The roller transfer device 5 includes a transfer roller 7 which is rotated in contact with the photoreceptor drum 1. To form a stable contact portion (nip), additional rollers (not shown) having a diameter smaller than outside diameter of the roller can be provided at the two ends of the core shaft of the transfer roller 7. A core shaft 8 of the transfer roller 7 is connected to a transfer power supply 15 and applied with a transfer bias.
While the recording paper P is being fed between the transfer roller 7 and the photoreceptor drum 1, charge (e.g., +1.35 kV) having opposite polarity to that of the toner is applied to the transfer roller 7, thereby transferring the toner sticking to the photoconductive layer of the photoreceptor drum 1 onto the recording paper P.
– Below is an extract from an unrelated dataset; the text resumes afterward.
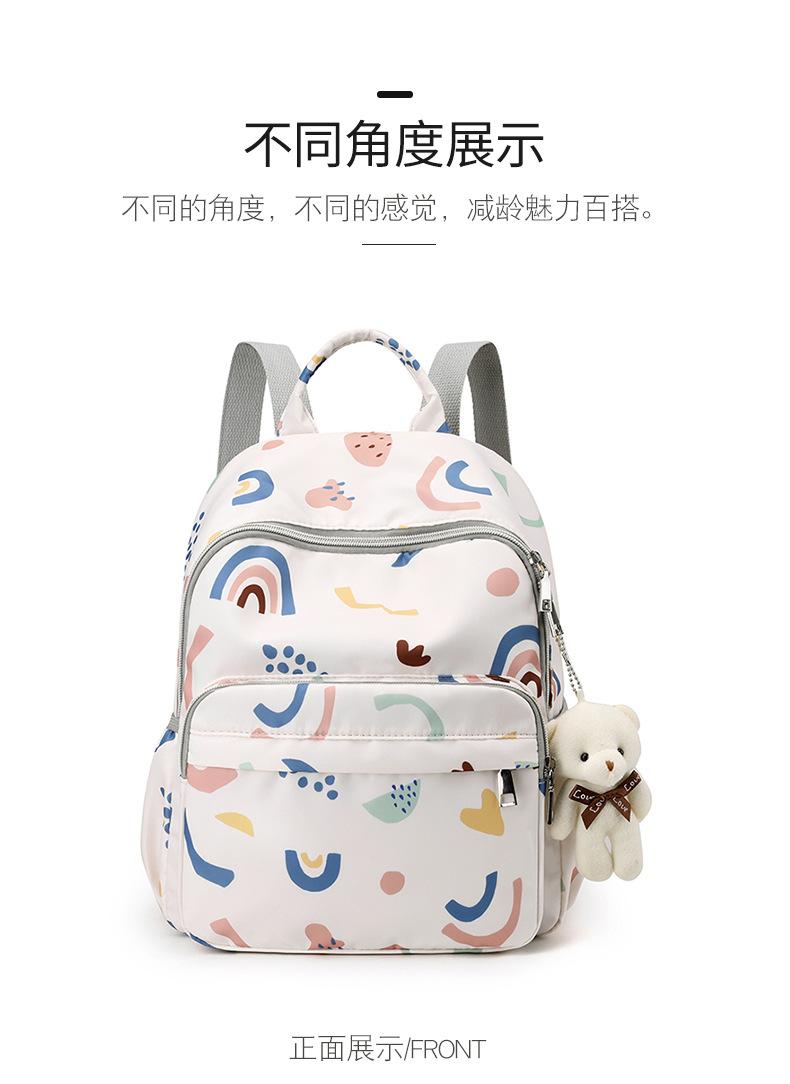 包 (26).jpg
After the transfer, the residual toner that has not been transferred from the photoconductive layer of the photoreceptor drum 1 is removed by the cleaning unit 6.
FIG. 2 illustrates the structure of the transfer roller 7 used in the conventional roller transfer devices. Referring to FIG. 2, the outer circumferential surface of the core shaft 8 made of a metal is covered with a conductive urethane sponge elastic layer 9. A conductive vinyl chloride film 10 is formed as an adhesive layer on the outer circumferential surface of the conductive urethane sponge elastic layer 9. A fluorine-based seamless film 11 is formed as a resistance layer on the outer circumferential surface of the vinyl chloride film 10. Lastly, the transfer roller 7 with this structure is heated to bond these layers. Since it is difficult to directly fuse the fluorine-based seamless film resistance layer 11 and the conductive urethane sponge elastic layer 9 due to good release characteristics of the fluorine-based seamless resistance layer 11, these layers 9 and 11 are bonded by bonding their opposing surfaces via the vinyl chloride film 10.
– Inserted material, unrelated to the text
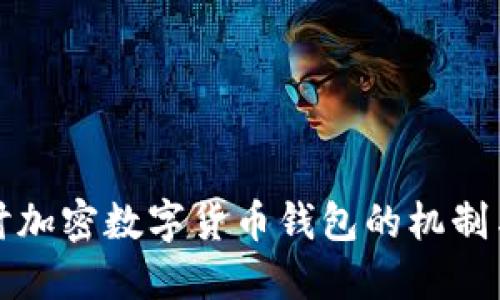 深入探讨加密数字货币钱包的机制与安全性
The function of the conductive urethane sponge elastic layer 9 is to make the transfer roller 7 elastically contact with the outer circumferential surface of the photoreceptor drum 1. The fluorine-based seamless film 11 allows the surface of the transfer roller 7 to reliably feed recording paper, and suppresses wear of the transfer roller 7. Also, the layers 9, 10, and 11 are given conductivity in order to enable voltage application to the transfer roller 7.
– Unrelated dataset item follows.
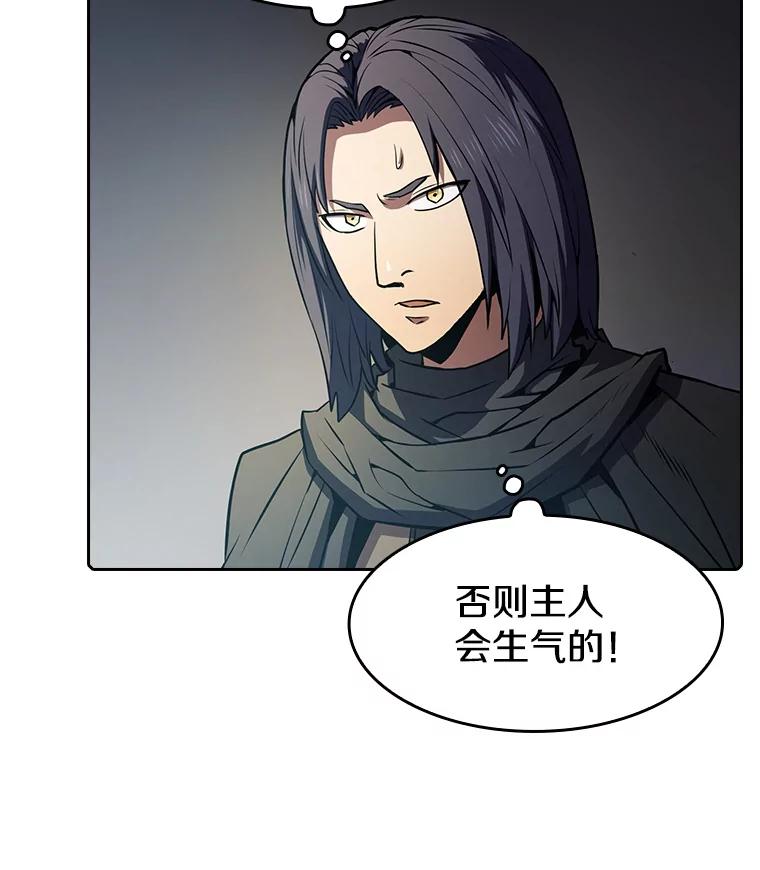 《从地狱归来的圣座》72.偷袭 第3页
In the above structure, the higher the adhesion temperature the higher the adhesive strength with which the fluorine-based seamless film resistance layer 11, the adhesive layer 10, and the conductive urethane sponge elastic layer 9 are bonded. The fluorine-based seamless film resistance layer 11 shows no large deformation even when heated to temperatures near the softening point only for a short time. On the other hand, the conductive urethane sponge elastic layer 9 is a very soft resin compared to the fluorine-based seamless film resistance layer 11. Accordingly, when heated to the softening point or higher temperatures only for a short time the conductive urethane sponge elastic layer 9 tends to deteriorate, e.g., to bring about an unwanted deformation or to impair the desired elasticity. This deterioration decreases the transfer roller performance. From this viewpoint, it is necessary to set the adhesion temperature to a temperature lower than the heat resistant temperature of the conductive urethane sponge. Since the conductive urethane sponge 9 deforms at about 150.degree. C., the adhesion temperature of the fluorine-based seamless film resistance layer 11 and the conductive urethane sponge layer 9 is set at below about 150.degree. C. Unfortunately, the fluorine-based seamless film resistance layer 11 has very good release characteristics and hence is difficult to bond, in comparison with the conductive urethane sponge elastic layer 9. Accordingly, the conventional transfer rollers have the problem that no satisfactory adhesive strength can be attained between the fluorine-based seamless film resistance layer 11 and the adhesive layer 10 and these layers readily peel, even when heating is done at below a temperature of approximately 150.degree. C.